Review: diabetes is not a coronary disease equivalent
Do patients with diabetes and no history of myocardial infarction (MI) have similar risk of coronary artery disease (CAD) events as patients with previous MI and no diabetes?
Included studies compared risk for CAD events in patients with diabetes and no MI and patients with previous MI and no diabetes. Outcomes were fatal or non-fatal MI.
Medline and EMBASE/Excerpta Medica (to Apr 2007); Cochrane Central Register of Controlled Trials; and references were searched for cohort studies involving ⩾100 patients with follow-up ⩾4 years. 13 articles reporting on 14 cohorts (n = 47 361, age 25–84 y, 0–100% men) met the selection criteria. Mean duration of follow-up was 13 years (range 5 to 25 y). Patients were enrolled at either a cross-sectional point in time (12 cohorts) or at diagnosis of diabetes or first MI (2 cohorts).
Compared with patients with previous MI and no diabetes, those with diabetes and no MI had lower risk of a CAD event (table).
Patients with diabetes and no history of myocardial infarction (MI) have a lower risk of coronary artery disease events than patients with previous MI and no diabetes.

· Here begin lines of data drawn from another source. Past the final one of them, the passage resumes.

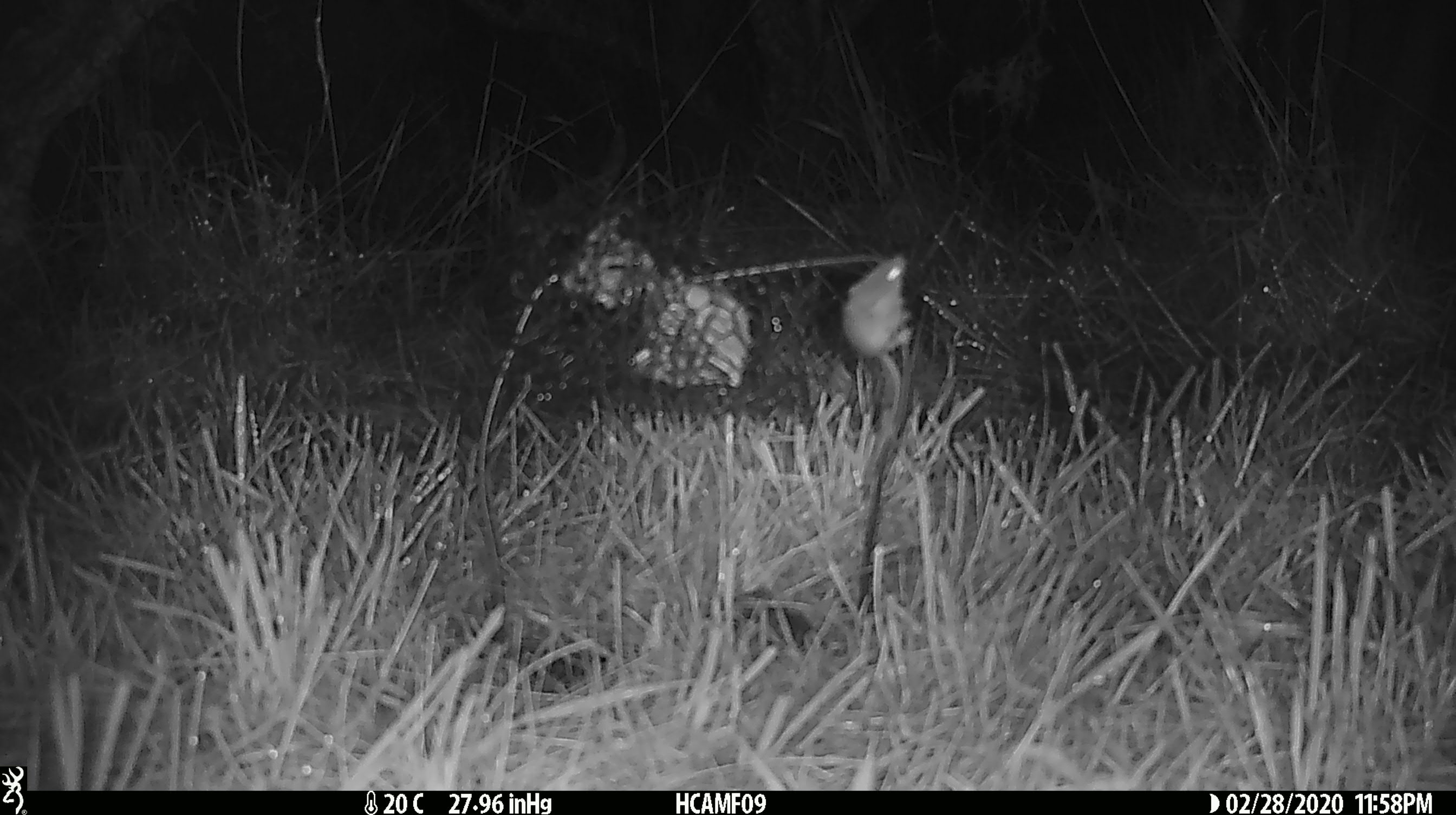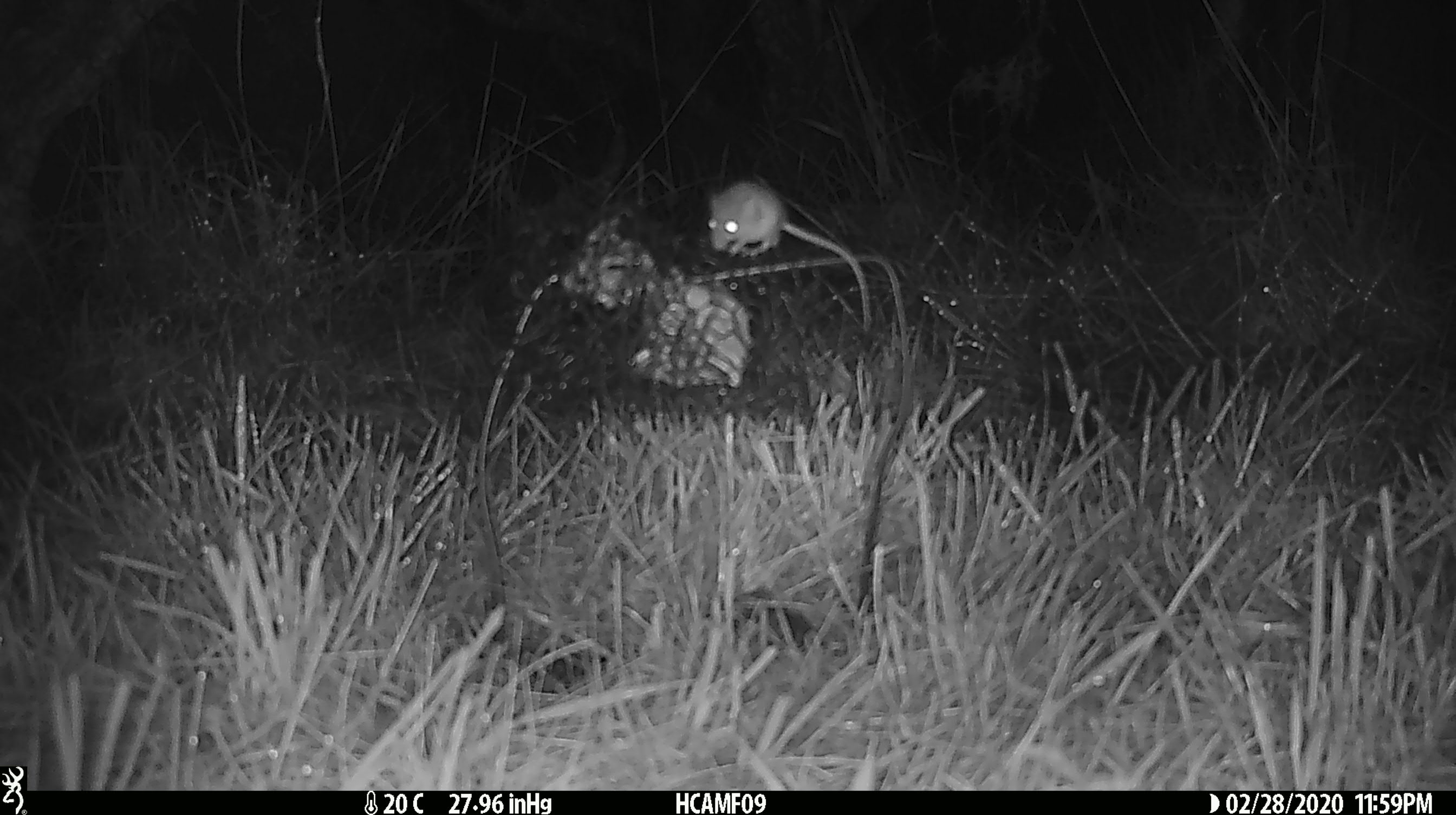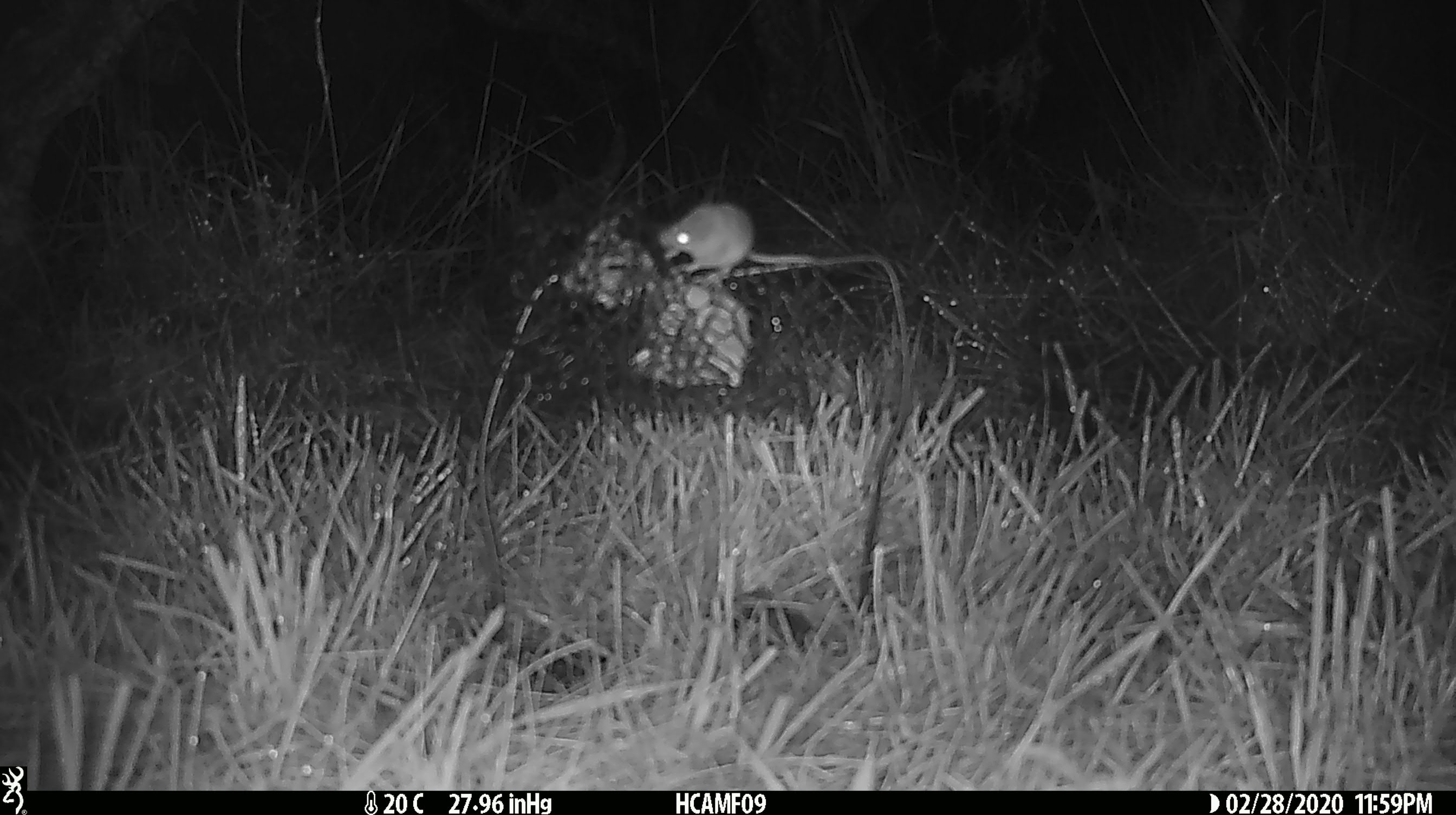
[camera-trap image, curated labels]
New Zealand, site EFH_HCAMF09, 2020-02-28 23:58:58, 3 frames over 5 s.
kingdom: Animalia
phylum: Chordata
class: Mammalia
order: Rodentia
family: Muridae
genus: Mus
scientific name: Mus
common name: mouse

Abstract and commentary also appear in ACP Journal Club.
Bulugahapitiya U, Siyambalapitiya S, Sithole J, et al. Is diabetes a coronary risk equivalent? Systematic review and meta-analysis. Diabet Med 2009;26:142–8.
Clinical impact ratings: Cardiology 7/7; IM/Ambulatory care 6/7; Endocrine 5/7
In recent years, evidence from large cohort studies, including the Finnish study by Haffner et al, has led to the concept that diabetes mellitus (DM) is a coronary risk equivalent.1 2 In trials of acute coronary syndromes, patients with DM have increased risk of subsequent cardiovascular events. Therefore, experts have argued that patients with DM and no coronary events should be treated in a similar fashion to their counterparts with CAD.
To evaluate this concept, Bulugahapitiya et al evaluated 14 cohorts in a systematic overview and found that patients with DM and no history of MI had lower risk of CAD events than patients without DM and a history of MI. The discrepancies between this meta-analysis and the Haffner study can be explained by the fact that diabetes, as a cardiovascular process, is complex.
Simply, not all primary prevention patients with DM are the same. The cardiovascular prognosis for type 2 DM depends on several variables, including age, duration of DM, degree of optimisation of serum lipid concentrations and blood pressure, and presence of other comorbid conditions, such as nephropathy. Because type 2 DM is often accompanied by ⩾1 other traditional risk factor, some rationale exists for treating patients with DM aggressively. Based on national guidelines over the past decade, we have witnessed the advent of statin therapy for all patients with type 2 DM regardless of low-density lipoprotein cholesterol concentrations, an aggressive blood pressure target of 130/80 mm Hg, and aspirin for all patients who reach middle age. Now is the time to reflect on the need to individualise therapy by weighing the risks and benefits of these therapies with our patients, while considering their estimated risk of coronary events, rather than assuming that all share the same high risk.
Given that patients with type 2 DM are at higher risk of CAD than patients without DM, national guidelines from the American Diabetes Association (ADA) and American Heart Association (AHA) have recommended optimisation of medical risk factors in all such patients.34 The 2 societies differed on whether to screen asymptomatic patients with DM for CAD, with the ADA recommending routine stress testing to detect coronary ischaemia and the AHA taking a more conservative approach. This debate served as the primary question in the DIAD trial by Young et al. DIAD randomised asymptomatic patients with type 2 DM to a screening nuclear imaging stress test or usual care.
This landmark trial enrolled >1000 patients and achieved excellent control of risk factors throughout the 5-year follow-up. Overall, the primary outcome of cardiac death or non-fatal MI did not differ between the screened and usual-care groups. The low event rate can be attributed largely to the aggressive medical care achieved equally in both groups. For example, 67% of patients were receiving a statin drug at 5 years.
DIAD illustrates the relatively low yield of screening to identify a high-risk cohort: In the screening group, only 6% of patients had a moderate-to-large perfusion defect. This group was at higher risk of CAD events, underscoring that more effective risk stratification short of a stress test may be desirable if a patient falls within this group. The sample size of DIAD was too small to determine whether treating these high-risk patients conservatively is completely safe, but recent data from the BARI 2D trial showed that when these patients were referred for coronary revascularisation, there was no difference in long-term mortality compared with aggressive medical therapy alone.5
Although the Bulugahapitiya meta-analysis seems to settle the debate about whether type 2 DM is a coronary risk equivalent, it may have little effect on clinical practice. Patients with type 2 DM do not require routine screening for coronary ischaemia, provided that they are treated with the current standard of care, an aggressive medical strategy.